## PROMPT A
Report every line of the records that contains the word "between".

## PAGE EXTRACT

>> START

In some embodiments, the electronic device may further include a bonding layer 20 on the second circuit structure 70. The electronic device may be electrically connected to other electronic devices by the bonding layer 20. In some embodiments, the bonding layer 20 may be disposed on a top surface of the second circuit structure 70. That is, in the Z-direction, the second circuit structure 70 may be disposed between the bonding layer 20 and the second side 10S2 of the electronic unit 10, but the disclosure is not limited thereto. In some embodiments, the bonding layer 20 may be disposed on a side surface of the second circuit structure 70 to enable side electrical connections. The bonding layer 20 may include a tin (Sn), a gold (Au), a nickel (Ni), other suitable metallic materials, alloys thereof, or a combination thereof, but the disclosure is not limited thereto. Examples of the other electronic devices may include, but are not limited to, printed circuit boards, flexible circuit boards, flexible printed circuit boards, or a combination thereof.

In some embodiments, the electronic device may further include a first protective layer 40 on the first circuit structure 50. The first protective layer 40 may cover the first circuit structure 50 to reduce a risk of oxidation of the first circuit structure 50, as shown in FIG. 1B. The first protective layer 40 may include an organic material, an inorganic material, or other suitable insulating material, such as (but not limited to) a resin, an Ajinomoto build-up film, a polybenzoxazole, a photosensitive polyimide, a polyimide, a silicon nitride, a silicon oxide, or a combination thereof, without limitation to the present disclosure.

In some embodiments, the electronic device may further include a second protective layer 60 disposed on the bottom surface 30B of the encapsulation layer 30. For example, the second protective layer 60 contacts a portion of the bottom surface 30B of the encapsulation layer 30 and is disposed on the second side 10S2 of the electronic unit 10. The second protective layer 60 may surround the second circuit structure 70 to reduce a risk of oxidation of the second circuit structure 70, as shown in FIG. 1A. The second protective layer 60 is in direct or indirect contact with at least a side surface of the second circuit structure 70. In some embodiments, the second protective layer 60 may be in direct contact with a side surface of the second circuit structure 70, as shown in FIG. 1B, but the disclosure is not limited thereto. In some embodiments, the second protective layer 60 and the side surfaces of the second circuit structure 70 may be in indirect contact each other by sandwiching the space between them. The second protective layer 60 may include an organic material, an inorganic material, or other suitable insulating materials, such as, but not limited to, a resin, an Ajinomoto build-up film, a polybenzoxazole, a photosensitive polyimide, a polyimide, a silicon nitride, a silicon oxide, or a combination thereof, but the disclosure is not limited thereto.

FIG. 1C is a cross-sectional schematic view of the electronic device shown in FIG. 1A taken along a line AA′ according to another embodiment of the present disclosure. The structure of the electronic device shown in FIG. 1C is substantially the same as that of the electronic device shown in FIG. 1B except for the conductive element VM′, so only the conductive element VM′ is described below.

>> END

## RAW RECORDS
>> START

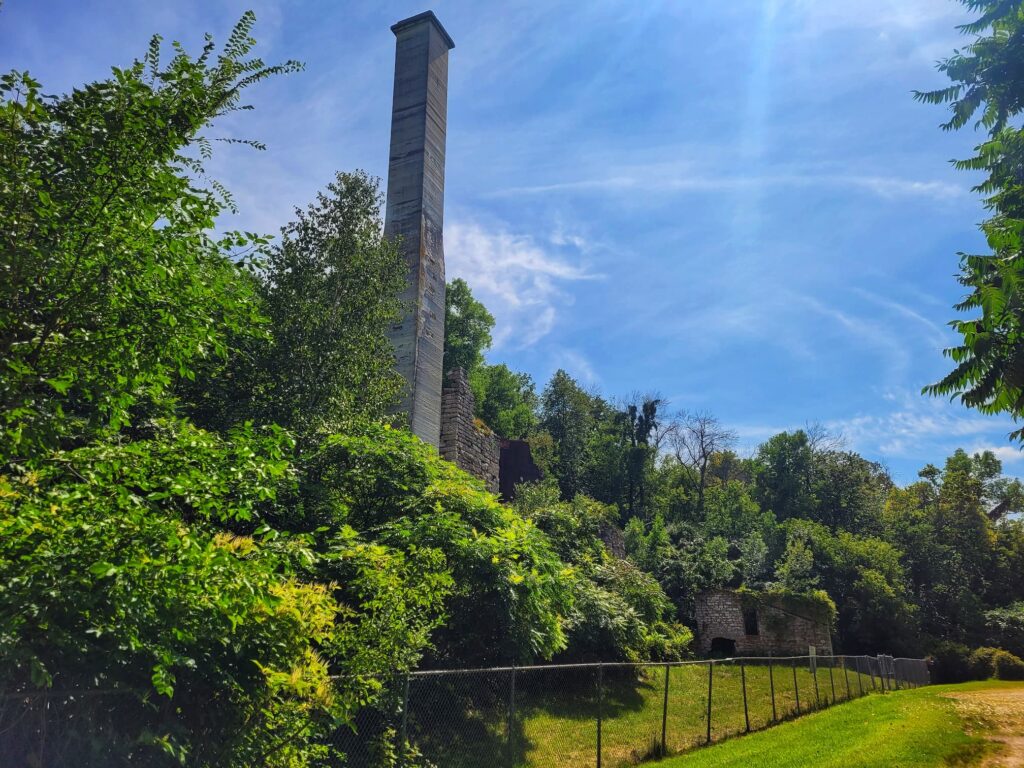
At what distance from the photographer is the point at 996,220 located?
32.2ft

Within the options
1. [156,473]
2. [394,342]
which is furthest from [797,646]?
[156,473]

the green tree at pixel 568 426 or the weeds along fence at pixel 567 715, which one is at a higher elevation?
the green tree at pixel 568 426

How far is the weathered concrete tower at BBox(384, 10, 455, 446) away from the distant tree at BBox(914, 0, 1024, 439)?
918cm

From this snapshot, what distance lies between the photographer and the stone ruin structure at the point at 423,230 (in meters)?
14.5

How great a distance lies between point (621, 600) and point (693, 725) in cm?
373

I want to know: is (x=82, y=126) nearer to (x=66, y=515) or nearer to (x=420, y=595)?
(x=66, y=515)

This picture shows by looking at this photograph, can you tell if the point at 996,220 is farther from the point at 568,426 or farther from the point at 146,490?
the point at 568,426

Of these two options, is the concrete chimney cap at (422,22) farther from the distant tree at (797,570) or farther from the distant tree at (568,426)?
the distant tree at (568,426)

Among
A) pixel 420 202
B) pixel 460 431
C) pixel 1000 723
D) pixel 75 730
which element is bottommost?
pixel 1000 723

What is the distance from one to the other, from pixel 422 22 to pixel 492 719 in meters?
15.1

>> END
>> START

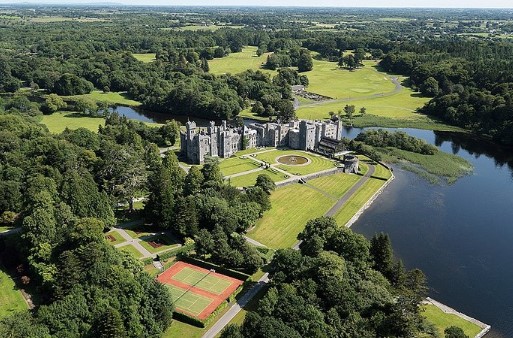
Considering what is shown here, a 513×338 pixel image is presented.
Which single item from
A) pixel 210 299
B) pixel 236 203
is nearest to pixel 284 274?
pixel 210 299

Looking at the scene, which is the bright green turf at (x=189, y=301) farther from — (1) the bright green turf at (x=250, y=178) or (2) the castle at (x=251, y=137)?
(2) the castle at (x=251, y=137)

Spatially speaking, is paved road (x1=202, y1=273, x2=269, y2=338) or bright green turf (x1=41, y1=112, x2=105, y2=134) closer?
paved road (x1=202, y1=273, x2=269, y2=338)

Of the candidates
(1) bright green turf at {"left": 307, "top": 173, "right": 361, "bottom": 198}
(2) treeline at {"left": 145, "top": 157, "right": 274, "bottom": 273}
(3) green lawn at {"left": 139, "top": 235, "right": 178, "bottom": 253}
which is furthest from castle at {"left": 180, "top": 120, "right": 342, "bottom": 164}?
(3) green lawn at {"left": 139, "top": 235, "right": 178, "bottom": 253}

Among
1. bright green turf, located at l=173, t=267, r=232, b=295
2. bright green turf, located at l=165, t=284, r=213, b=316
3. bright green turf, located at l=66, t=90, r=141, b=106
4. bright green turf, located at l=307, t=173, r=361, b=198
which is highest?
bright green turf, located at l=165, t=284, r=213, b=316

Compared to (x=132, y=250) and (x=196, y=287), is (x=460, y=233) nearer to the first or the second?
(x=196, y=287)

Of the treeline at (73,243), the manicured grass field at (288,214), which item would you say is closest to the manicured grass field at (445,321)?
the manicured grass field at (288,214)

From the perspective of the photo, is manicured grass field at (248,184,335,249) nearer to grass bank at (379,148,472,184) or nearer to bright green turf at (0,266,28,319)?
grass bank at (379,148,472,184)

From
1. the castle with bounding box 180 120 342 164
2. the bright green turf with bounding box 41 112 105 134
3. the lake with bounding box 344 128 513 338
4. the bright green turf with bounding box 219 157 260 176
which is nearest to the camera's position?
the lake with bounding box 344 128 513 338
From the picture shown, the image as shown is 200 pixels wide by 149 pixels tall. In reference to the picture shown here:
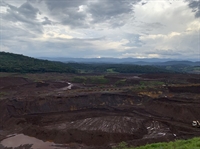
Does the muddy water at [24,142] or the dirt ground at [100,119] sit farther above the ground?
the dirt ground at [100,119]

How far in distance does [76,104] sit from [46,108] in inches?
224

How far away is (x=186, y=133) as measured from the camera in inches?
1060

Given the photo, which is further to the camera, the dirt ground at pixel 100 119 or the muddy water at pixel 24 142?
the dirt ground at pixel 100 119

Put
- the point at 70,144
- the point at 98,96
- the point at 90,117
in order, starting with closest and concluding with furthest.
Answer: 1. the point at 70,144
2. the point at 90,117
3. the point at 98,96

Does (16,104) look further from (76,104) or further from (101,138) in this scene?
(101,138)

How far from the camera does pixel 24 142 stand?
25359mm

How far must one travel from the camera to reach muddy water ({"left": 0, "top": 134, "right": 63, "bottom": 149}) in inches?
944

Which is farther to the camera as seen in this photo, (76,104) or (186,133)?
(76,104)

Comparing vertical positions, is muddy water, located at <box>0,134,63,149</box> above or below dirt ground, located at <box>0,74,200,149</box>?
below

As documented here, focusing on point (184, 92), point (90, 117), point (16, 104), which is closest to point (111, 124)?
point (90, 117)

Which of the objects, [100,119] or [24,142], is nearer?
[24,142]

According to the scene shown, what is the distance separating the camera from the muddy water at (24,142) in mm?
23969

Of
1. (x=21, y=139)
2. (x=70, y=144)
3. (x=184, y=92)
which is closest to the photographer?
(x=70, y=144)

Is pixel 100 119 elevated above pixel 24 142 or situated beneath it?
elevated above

>> END

## PROMPT B
From the passage on the electronic device, list the example materials named for the first protective layer 40.

## EXERCISE RESULT A
From this snapshot, what distance lies between the photographer and the stone ruin structure at the point at 423,230 (in meters)?
How great a distance lies between point (621, 600) and point (693, 725) in cm?

## EXERCISE RESULT B
- resin
- Ajinomoto build-up film
- polybenzoxazole
- photosensitive polyimide
- polyimide
- silicon nitride
- silicon oxide